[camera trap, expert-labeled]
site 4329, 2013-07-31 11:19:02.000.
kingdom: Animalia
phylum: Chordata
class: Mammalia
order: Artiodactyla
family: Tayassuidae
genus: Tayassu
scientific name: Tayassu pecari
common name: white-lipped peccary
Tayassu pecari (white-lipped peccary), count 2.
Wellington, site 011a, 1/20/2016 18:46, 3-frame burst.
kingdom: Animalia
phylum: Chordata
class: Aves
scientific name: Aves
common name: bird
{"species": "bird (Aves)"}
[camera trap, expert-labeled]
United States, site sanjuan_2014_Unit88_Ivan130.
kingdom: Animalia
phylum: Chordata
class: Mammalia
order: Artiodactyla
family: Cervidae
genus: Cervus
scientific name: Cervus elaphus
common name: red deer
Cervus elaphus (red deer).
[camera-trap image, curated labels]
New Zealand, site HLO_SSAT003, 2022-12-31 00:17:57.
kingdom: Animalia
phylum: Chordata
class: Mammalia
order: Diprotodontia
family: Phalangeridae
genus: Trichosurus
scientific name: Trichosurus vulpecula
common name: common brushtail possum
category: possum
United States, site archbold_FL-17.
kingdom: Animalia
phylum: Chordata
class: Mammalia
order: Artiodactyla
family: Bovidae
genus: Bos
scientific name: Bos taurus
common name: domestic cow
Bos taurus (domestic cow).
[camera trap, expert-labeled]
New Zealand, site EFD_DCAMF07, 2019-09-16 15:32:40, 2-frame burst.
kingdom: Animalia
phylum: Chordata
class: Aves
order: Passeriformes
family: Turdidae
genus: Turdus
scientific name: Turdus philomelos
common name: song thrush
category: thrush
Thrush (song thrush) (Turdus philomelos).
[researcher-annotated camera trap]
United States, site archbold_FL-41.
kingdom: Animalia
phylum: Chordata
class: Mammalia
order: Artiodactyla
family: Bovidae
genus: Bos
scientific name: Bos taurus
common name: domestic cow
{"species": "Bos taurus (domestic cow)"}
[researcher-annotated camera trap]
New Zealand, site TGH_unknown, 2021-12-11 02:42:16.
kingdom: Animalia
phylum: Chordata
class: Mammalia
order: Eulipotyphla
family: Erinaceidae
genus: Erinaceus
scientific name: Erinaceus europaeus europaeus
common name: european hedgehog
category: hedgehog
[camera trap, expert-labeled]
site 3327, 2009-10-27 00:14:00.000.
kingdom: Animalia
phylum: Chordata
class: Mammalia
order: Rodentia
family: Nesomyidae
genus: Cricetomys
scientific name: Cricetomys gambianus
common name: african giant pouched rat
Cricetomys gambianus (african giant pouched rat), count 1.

Problem statement | Give back, unchanged, the line containing "common name: european hedgehog" and each line that comes after it in the entries above, ending with the last.

Result of this task |
common name: european hedgehog
category: hedgehog
[camera trap, expert-labeled]
site 3327, 2009-10-27 00:14:00.000.
kingdom: Animalia
phylum: Chordata
class: Mammalia
order: Rodentia
family: Nesomyidae
genus: Cricetomys
scientific name: Cricetomys gambianus
common name: african giant pouched rat
Cricetomys gambianus (african giant pouched rat), count 1.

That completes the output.